* [Activity]:
In the records below, find the line with "Пенсионные фонды Усть-Катава", then retype it and every following line exactly, stopping after the line with "редакция-кода-для-wp-pagenavi". Leave the pictures out.

[[ Available data, beginning ]]

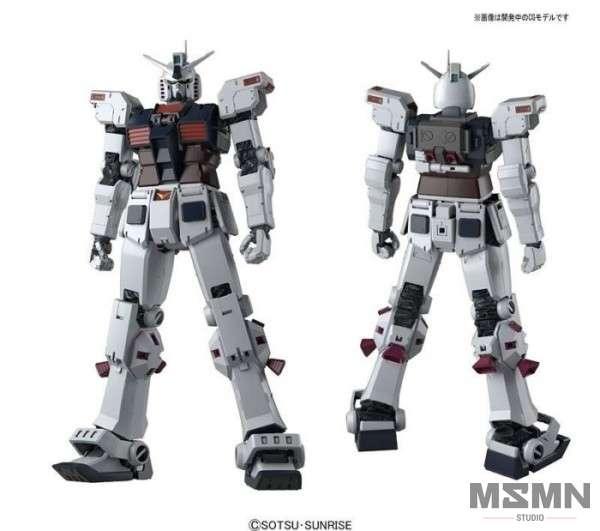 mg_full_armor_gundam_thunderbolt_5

[[ Available data, end ]]
[[ Available data, beginning ]]

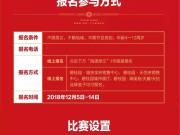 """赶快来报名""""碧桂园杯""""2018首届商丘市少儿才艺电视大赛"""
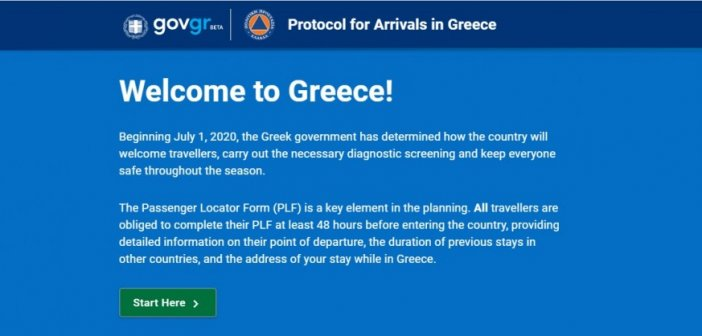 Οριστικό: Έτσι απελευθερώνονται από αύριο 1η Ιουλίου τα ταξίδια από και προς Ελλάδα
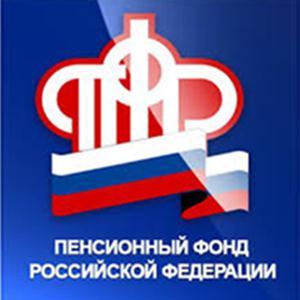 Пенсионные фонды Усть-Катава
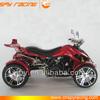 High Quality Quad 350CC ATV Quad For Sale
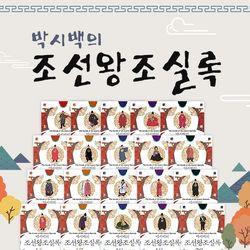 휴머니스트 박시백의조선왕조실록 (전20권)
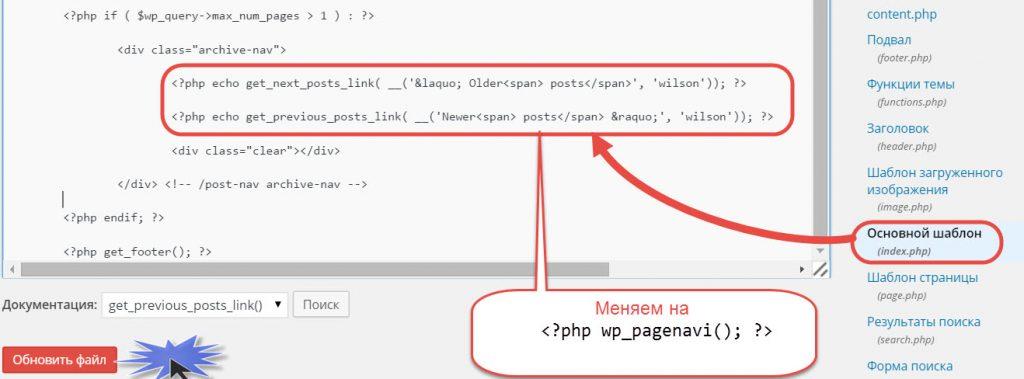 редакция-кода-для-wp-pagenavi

[[ Available data, end ]]

* [Solution]:
 Пенсионные фонды Усть-Катава
 High Quality Quad 350CC ATV Quad For Sale
 휴머니스트 박시백의조선왕조실록 (전20권)
 редакция-кода-для-wp-pagenavi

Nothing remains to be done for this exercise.